Oh, and as for declawing. Imagine someone cutting off each of your fingers at the first knuckle. That's what a declaw does. Cats that are declawed often turn into biters, or develop litter-box aversions. They are notoriously hard to place in homes. They are a rescuer's nightmare. A declawed cat is MORE likely to be abandoned at a shelter, not less.

Next time Mr. Smith wants to gripe about us adopters and our "crazy" rules, maybe he should step around the other side of the table.

-- Leigh Dragoon

I loved Larry Smith's article. My boyfriend and I recently tried to foster a cat from the Kitty Kind people at PetCo, and we were so shaken by the experience that we vowed never to set foot in PetCo again. Ever. We're both lifelong cat owners who know a thing or two about dry food and clumping litter. Because we're in our 20s, and liable to move to a non-pet-friendly apartment at any time, we decided fostering would be the most sensible option.

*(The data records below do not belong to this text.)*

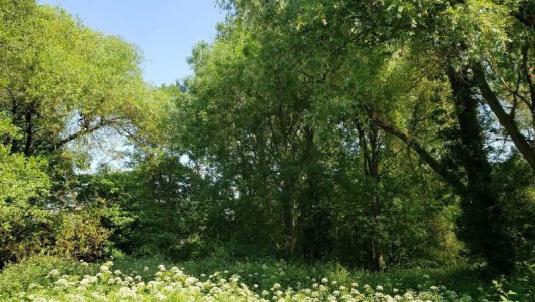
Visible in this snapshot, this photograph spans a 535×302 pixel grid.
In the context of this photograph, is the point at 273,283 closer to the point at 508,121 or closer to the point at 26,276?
the point at 26,276

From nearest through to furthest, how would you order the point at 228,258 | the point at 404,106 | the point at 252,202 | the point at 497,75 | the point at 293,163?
the point at 497,75 < the point at 404,106 < the point at 228,258 < the point at 293,163 < the point at 252,202

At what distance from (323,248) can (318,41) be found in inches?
514

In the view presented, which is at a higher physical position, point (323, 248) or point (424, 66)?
point (424, 66)

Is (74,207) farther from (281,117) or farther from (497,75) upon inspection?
(497,75)

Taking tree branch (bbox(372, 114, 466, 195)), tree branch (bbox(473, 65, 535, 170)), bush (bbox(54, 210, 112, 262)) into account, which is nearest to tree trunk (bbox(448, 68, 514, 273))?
tree branch (bbox(372, 114, 466, 195))

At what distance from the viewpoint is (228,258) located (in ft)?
63.0

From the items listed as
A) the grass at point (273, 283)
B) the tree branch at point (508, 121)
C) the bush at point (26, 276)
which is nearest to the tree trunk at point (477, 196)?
the grass at point (273, 283)

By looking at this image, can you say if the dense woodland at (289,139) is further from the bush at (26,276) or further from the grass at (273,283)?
the bush at (26,276)

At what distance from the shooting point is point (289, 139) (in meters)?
23.9

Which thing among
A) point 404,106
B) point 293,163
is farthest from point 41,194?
point 404,106

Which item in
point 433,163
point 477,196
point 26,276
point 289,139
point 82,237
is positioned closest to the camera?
point 26,276

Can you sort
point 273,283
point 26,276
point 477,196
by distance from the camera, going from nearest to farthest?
point 273,283 < point 26,276 < point 477,196

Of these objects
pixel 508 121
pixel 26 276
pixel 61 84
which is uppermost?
pixel 61 84

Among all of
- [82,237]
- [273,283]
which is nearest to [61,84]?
[82,237]
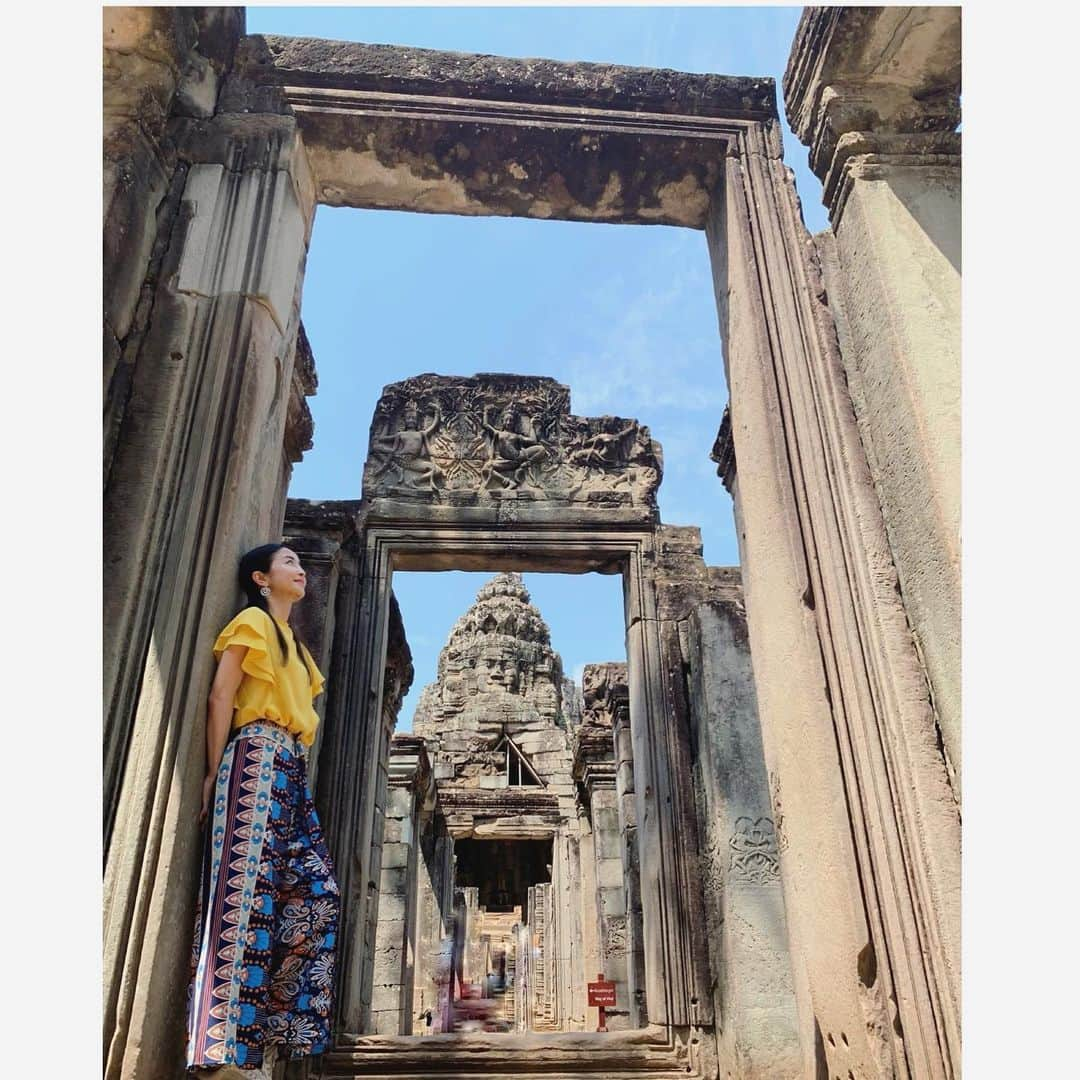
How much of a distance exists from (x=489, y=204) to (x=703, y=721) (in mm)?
3589

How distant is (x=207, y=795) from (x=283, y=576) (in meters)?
0.67

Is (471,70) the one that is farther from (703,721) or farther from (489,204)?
(703,721)

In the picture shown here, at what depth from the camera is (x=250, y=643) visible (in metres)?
2.36

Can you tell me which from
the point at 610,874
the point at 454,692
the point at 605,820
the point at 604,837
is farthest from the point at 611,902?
the point at 454,692

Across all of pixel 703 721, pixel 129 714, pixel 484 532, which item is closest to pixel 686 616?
pixel 703 721

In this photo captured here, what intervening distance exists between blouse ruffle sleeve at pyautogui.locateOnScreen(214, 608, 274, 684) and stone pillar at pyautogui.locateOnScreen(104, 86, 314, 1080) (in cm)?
4

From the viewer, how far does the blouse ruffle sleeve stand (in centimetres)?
236

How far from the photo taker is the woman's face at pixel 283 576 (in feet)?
8.46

When the Kitty Kind representative heard that we didn't want to adopt, she bugged out and began berating us. In a tone dripping with sarcasm, she said, "Why don't you want to ADOPT? Are you moving to ENGLAND? Are you moving to FRANCE?" Frightened, we began stuttering explanations simultaneously. She screamed, "Why are you both talking to me? Who's talking to me?" Mortified to see that curious pet owners were staring our way, we slunk out.

We're still kitty-less, and I'm sure she's still insane.